108. Por conseguinte, a competência do Bezirksgericht Judenburg para proferir a sua decisão de 25 de Agosto de 2009 parece questionável. Se, nos termos do artigo 10.°, alínea b), iv), do regulamento, o Tribunale per i Minorenni di Venezia tinha perdido a sua competência nesse momento (questão à qual proponho que se responda pela negativa), é plausível que o Bezirksgericht Judenburg tenha adquirido a competência em aplicação da regra normal do artigo 8.° do referido regulamento. Em contrapartida, este não pode ter adquirido a competência em virtude do artigo 15.° do regulamento, porque o Tribunale per i Minorenni di Venezia não tomou qualquer iniciativa nesse sentido (40).

109. Na sua decisão de reenvio, o Oberster Gerichtshof evoca determinadas razões pelas quais a certidão do Bezirksgericht Judenburg, que certifica que a sua decisão de 25 de Agosto de 2009 tinha adquirido força de caso julgado e força executória, poderia ter sido emitida indevidamente, nomeadamente por causa de eventuais vícios de notificação da decisão. Todavia, precisa que a certidão vincula todos os tribunais austríacos e só poderia ser revogada, se fosse caso disso, pelo próprio Bezirksgericht Judenburg, mediante pedido ou a título oficioso. O Oberster Gerichtshof não equaciona a possibilidade de o Bezirksgericht Judenburg se ter erradamente declarado competente, e, portanto, não refere se uma eventual incompetência escapa igualmente à sua fiscalização. De qualquer modo, parece‑me que a declaração de competência nos termos do artigo 15.° do regulamento deveria poder ser objecto de uma fiscalização no sistema jurisdicional austríaco.

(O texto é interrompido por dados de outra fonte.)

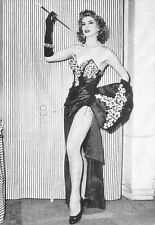 Original Vintage French 1940s-60s Photo Card- Glamour Lady- Legs- Gloves- Dress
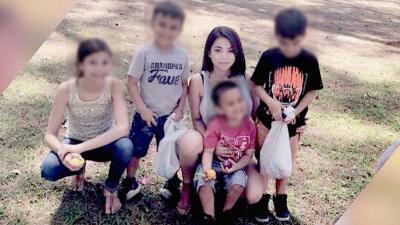Después de que la pareja de su madre la asesinó, estos seis hermanos batallan por mantenerse juntos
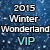 2015 Winter Wonderland VIP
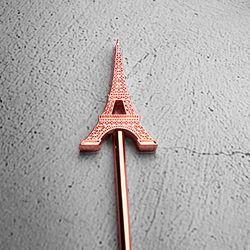빈티지 칵테일 에펠탑 머들러 1개(색상랜덤)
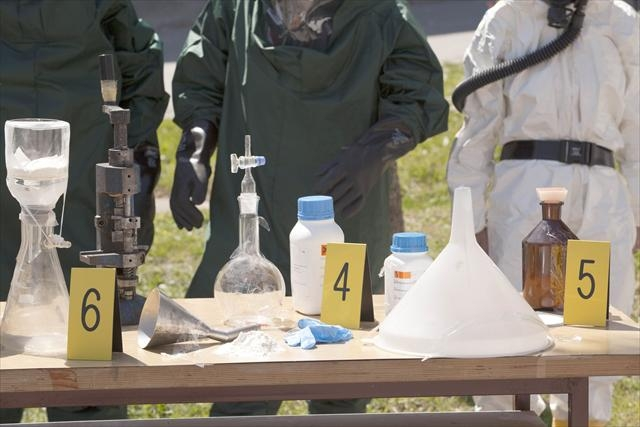 Clandestine drug labs in WA are mushrooming at an alarming rate. File picture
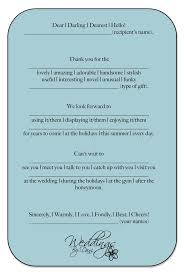 thank you card wedding wording 155 best wedding invitations images on pinterest invitation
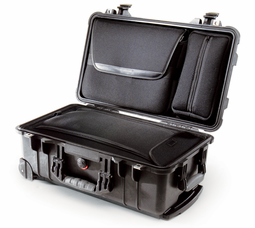 Pelican 1510LOC Carry-On Laptop Overnight Case - BLACK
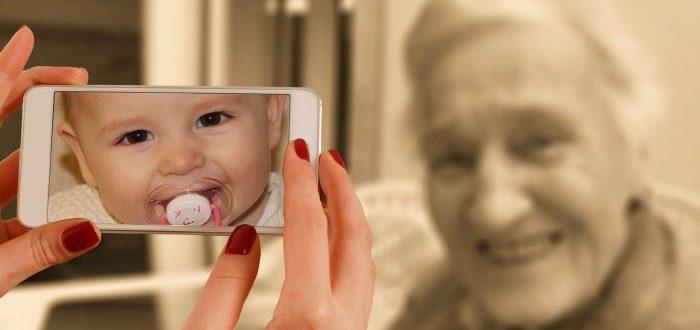 La misteriosa compaC3B1C3ADa de Google que investiga el envejecimiento 2 e1493766900473 - La misteriosa compañía de Google que investiga el envejecimiento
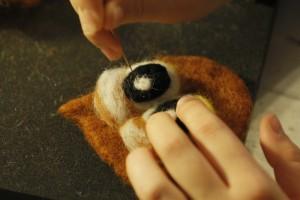 laboratorio lana-feltro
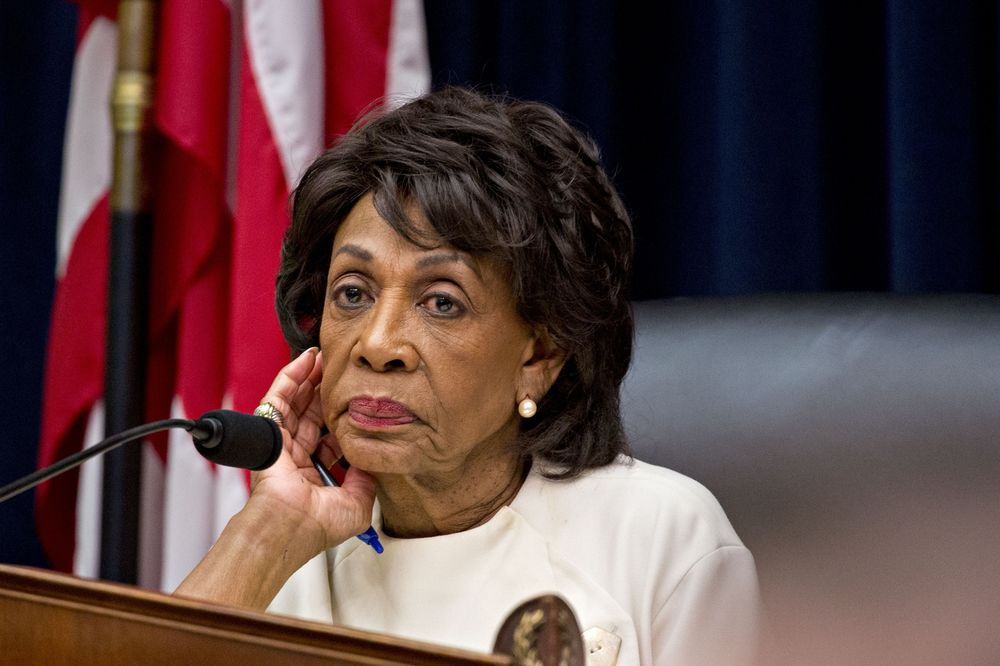 Facebook's Crypto Plan Draws Fresh Outrage From Maxine Waters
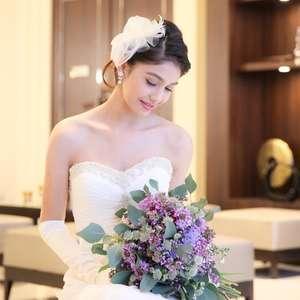 平日挙式限定プラン☆憧れの結婚式をリーズナブルに♪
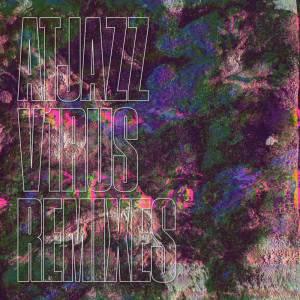 Atjazz - V1rus (Remixes)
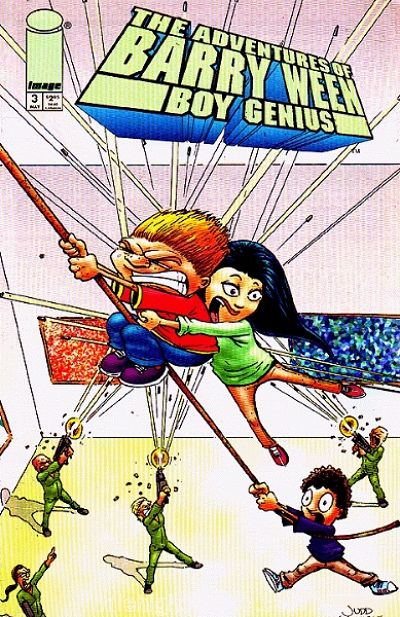 Cover for The Adventures of Barry Ween, Boy Genius (Image, 1999 series) #3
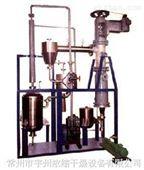 高效旋轉薄膜蒸發器,薄膜蒸發設備-常州市創工干燥設備工程有限公司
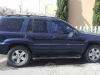 Foto Jeep gran cherokee LIMITED ven o cam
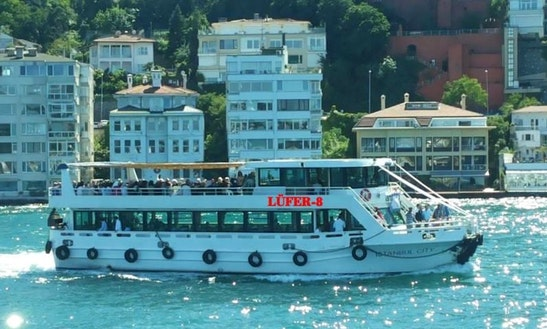 Enjoy Dinner Cruise In Istanbul, Turkey On Lufer 8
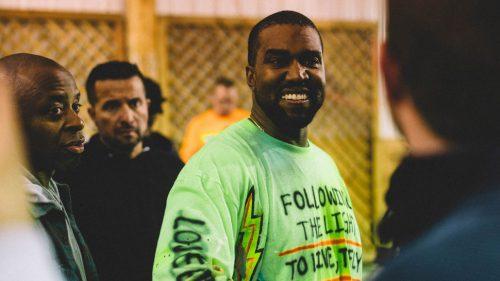 Kanye West ha hecho algunos arreglos en su disco 'YE'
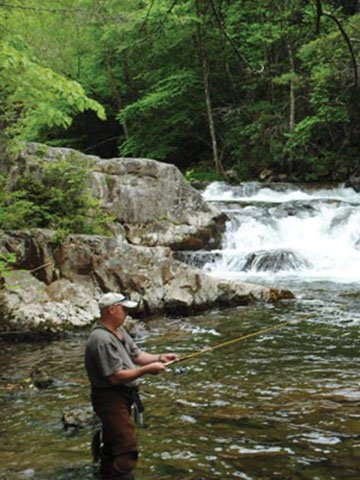 Reader favorites the blue ridge outdoor bucket list for Fly fishing blue ridge ga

110. Sem prejuízo das considerações precedentes, que o Oberster Gerichtshof deverá, sendo caso disso, levar em conta, examinarei a quarta questão prejudicial considerando, como faz o próprio Oberster Gerichtshof, que a decisão do Bezirksgericht Judenburg de 25 de Agosto de 2009 que atribuiu provisoriamente a guarda à mãe tem força executória.

111. O órgão jurisdicional de reenvio explica que se, em matéria de direito de guarda, uma decisão com força executória em caso de conflito com uma decisão proferida anteriormente obsta, em princípio, à execução desta última – o que se encontra previsto expressamente no artigo 47.°, n.° 2, segundo parágrafo, do regulamento – tal não seria necessariamente o caso em direito nacional. Com efeito o próprio Oberster Gerichtshof decidiu recentemente que um despacho que ordene o regresso, proferido na Áustria por força da Convenção, deve ser executado mesmo em caso de conflito com uma medida provisória de guarda decidida por outro tribunal austríaco, dado que o artigo 17.° da Convenção dispõe que o simples facto de uma decisão de guarda ter sido proferida no Estado requerido não pode justificar a recusa de fazer regressar a criança. Se, nos termos do artigo 47.°, n.° 2, do regulamento, o despacho proferido no estrangeiro que ordena o regresso deve ser tratado exactamente como se se tratasse de uma decisão de um tribunal nacional, uma medida provisória que atribua a guarda não pode obstar à sua execução.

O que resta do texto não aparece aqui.